## 抜粋
===
ストローの原料は…ライ麦!? “脱プラ”ストロー作りに400人以上が参加「ライ麦プロジェクト」

脱プラスチックのために、社会福祉法人「名古屋市守山区社会福祉協議会」は「MORIYAMAライ麦プロジェクト」を企画し、ライ麦のストローを製作しています。
プロジェクトは守山区だけではなく、その他の区に住む多くの人々を巻き込んで、今では400人以上が参加する企画となりました。

ライ麦ストローの特徴は、耐久性に優れている点です。
紙製のストローは水分を吸うと軟らかくなりやすいのが短所でしたが、ライ麦ストローは洗って繰り返し使うことができます。
ストローが割れない限りは洗って何度でも使用でき、ストローの形状が崩れてきたらハサミなどで切り刻み土の上に撒けば、肥料として再利用が可能です。

ライ麦は茎の中心部が空洞になっており、その形状がストローとして使うのに実用的。プラスチックのストローと質感が似ており、十分に代用できます。
植物をそのまま用いているので色合いが1本ずつ異なり、ライ麦ストローを使用した人たちからは「ほのかにライ麦の香りがして、飲み物がおいしい」との声も。
2023年夏に1袋5本入り200円(税込み)で販売を開始して以来、植物由来の素材を使用している安心感も伴い、利用者からは好評を得ています。
企画を始めた初年度の23年度は、321袋を売り上げました。24年度は大口の注文がなく86袋と落ち込んだものの、25年度は157袋を販売しています。(7月17日時点)
===
データ項目

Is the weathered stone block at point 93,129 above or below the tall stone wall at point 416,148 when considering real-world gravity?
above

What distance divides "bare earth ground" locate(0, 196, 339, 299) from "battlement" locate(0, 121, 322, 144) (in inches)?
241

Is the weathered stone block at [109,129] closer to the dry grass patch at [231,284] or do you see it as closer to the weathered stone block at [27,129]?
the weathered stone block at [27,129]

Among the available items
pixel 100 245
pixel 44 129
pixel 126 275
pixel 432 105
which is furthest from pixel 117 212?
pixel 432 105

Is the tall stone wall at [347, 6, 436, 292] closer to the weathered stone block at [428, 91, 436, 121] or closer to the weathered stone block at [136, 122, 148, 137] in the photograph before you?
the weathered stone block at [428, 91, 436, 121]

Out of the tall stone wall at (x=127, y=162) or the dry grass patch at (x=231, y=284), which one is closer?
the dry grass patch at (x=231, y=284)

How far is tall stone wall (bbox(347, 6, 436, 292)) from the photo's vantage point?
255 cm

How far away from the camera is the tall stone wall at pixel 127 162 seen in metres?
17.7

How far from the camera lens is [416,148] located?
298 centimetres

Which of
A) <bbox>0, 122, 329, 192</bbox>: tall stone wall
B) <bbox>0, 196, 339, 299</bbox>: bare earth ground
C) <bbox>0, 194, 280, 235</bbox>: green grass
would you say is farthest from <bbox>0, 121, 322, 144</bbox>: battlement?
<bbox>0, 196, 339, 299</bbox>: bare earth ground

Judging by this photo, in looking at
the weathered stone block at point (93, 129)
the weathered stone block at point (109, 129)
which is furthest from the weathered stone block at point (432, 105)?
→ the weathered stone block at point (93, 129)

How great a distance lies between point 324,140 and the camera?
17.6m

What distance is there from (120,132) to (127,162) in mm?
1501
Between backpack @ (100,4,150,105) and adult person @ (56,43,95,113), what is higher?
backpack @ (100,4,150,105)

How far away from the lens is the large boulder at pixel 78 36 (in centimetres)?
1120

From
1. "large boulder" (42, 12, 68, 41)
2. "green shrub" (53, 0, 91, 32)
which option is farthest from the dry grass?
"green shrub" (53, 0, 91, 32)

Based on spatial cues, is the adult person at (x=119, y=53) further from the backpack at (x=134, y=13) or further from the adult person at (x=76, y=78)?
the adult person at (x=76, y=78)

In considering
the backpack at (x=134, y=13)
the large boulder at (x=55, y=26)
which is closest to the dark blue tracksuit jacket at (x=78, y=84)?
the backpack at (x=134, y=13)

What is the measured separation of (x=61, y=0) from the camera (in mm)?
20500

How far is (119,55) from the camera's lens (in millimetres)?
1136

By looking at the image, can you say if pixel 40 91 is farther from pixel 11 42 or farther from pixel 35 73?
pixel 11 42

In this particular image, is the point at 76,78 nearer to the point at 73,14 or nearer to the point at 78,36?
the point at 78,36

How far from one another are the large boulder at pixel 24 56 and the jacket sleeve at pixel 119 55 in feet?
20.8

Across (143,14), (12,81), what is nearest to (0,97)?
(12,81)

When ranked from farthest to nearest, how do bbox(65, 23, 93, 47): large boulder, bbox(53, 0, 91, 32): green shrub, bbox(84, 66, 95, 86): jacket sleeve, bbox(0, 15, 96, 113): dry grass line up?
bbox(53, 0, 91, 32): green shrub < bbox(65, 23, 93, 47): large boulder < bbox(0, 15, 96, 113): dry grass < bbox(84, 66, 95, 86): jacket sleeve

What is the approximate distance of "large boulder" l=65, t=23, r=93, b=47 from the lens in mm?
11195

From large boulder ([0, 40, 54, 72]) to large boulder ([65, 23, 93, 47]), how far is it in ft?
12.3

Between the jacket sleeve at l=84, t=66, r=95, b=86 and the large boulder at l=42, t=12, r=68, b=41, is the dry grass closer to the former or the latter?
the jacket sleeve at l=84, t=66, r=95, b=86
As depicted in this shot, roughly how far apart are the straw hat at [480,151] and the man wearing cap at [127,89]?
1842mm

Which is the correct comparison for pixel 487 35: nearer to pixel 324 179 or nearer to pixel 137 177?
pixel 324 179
===
## 課題の内容
抜粋をもとに、次の問いに答えよ。
(a) ライ麦ストローは1袋何本入りで、いくらで販売されているか。
(b) 企画を始めた初年度の23年度には何袋売れたか。
(c) 形状が崩れてきたライ麦ストローは、どのように再利用できるか。
項目は抜粋の内容とは関係がない。

## 課題の結果
(a) 1袋5本入りで、200円(税込み)である。
(b) 321袋である。
(c) ハサミなどで切り刻んで土の上に撒けば、肥料として再利用できる。